Nach einiger Zeit hörte die junge Königin in der Nacht, wie ihr Gemahl im Traum sprach: „Junge, näh den Wams und flick die Hosen zu Ende, oder ich will dir die Elle über die Ohren schlagen.“

Da merkte sie, dass sie mit einem Schneider verheiratet war. Sie klagte am anderen Morgen ihrem Vater ihr Leid und bat, er möge sie von dem Manne befreien. Der König sprach ihr Trost zu und sagte: „Lass in der nächsten Nacht die Tür zu eurer Schlafkammer offen, meine Diener werden draußen stehen. Wenn er eingeschlafen ist, werden sie heimlich hinein gehen, ihn fesseln und auf ein Schiff tragen, das ihn weit fort bringen wird.“ Die Frau war einverstanden, ein Diener des Königs jedoch hatte alles mit angehört und verriet dem jungen Herrn den listigen Plan.

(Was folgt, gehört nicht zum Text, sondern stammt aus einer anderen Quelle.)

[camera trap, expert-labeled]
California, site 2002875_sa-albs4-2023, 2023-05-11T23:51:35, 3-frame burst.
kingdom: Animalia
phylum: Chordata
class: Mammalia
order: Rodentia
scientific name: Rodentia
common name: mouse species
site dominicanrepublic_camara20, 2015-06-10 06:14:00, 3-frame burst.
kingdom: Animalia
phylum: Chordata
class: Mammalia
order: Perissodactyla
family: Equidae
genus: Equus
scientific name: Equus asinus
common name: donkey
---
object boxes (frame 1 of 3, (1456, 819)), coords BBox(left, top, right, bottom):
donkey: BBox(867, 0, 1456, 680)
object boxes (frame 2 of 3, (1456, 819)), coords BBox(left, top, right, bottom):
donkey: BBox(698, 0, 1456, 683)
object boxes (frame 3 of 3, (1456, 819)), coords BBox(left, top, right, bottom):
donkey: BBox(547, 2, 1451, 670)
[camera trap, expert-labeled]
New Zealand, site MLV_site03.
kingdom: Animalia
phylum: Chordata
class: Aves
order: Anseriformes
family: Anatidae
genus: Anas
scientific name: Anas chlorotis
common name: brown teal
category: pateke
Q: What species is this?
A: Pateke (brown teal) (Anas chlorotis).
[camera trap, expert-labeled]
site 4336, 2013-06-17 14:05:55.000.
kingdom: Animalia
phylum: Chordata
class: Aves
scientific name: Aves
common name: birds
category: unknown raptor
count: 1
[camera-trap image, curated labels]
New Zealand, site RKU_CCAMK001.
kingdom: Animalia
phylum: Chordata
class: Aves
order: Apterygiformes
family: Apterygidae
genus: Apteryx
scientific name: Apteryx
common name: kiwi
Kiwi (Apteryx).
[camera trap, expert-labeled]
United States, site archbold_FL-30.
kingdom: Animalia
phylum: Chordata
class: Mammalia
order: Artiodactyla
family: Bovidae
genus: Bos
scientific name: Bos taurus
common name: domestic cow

Der Schneider dachte, auch damit fertig zu werden. Am Abend legte es sich zu gewöhnlicher Zeit mit seiner Frau zu Bett. Als sie glaubte, er sei eingeschlafen, stand sie auf und öffnete leise die Tür. Das Schneiderlein, das sich nur schlafend stellte, rief plötzlich laut: „Junge, näh den Wams und flick die Hosen endlich zu Ende, oder ich will dir die Elle über die Ohren schlagen. Ich habe sieben mit einem Streich getroffen, zwei Riesen getötet, ein Einhorn und ein Wildschwein gefangen und werde mich vor denen nicht fürchten, die draußen vor der Kammer stehen!“

Als diese den Schneider so sprechen hörten, überkam sie große Furcht, sie liefen fort, so schnell sie ihre Beine trugen. Nun wagte sich keiner mehr an ihn heran. Also war und blieb der Schneider sein Lebtag König.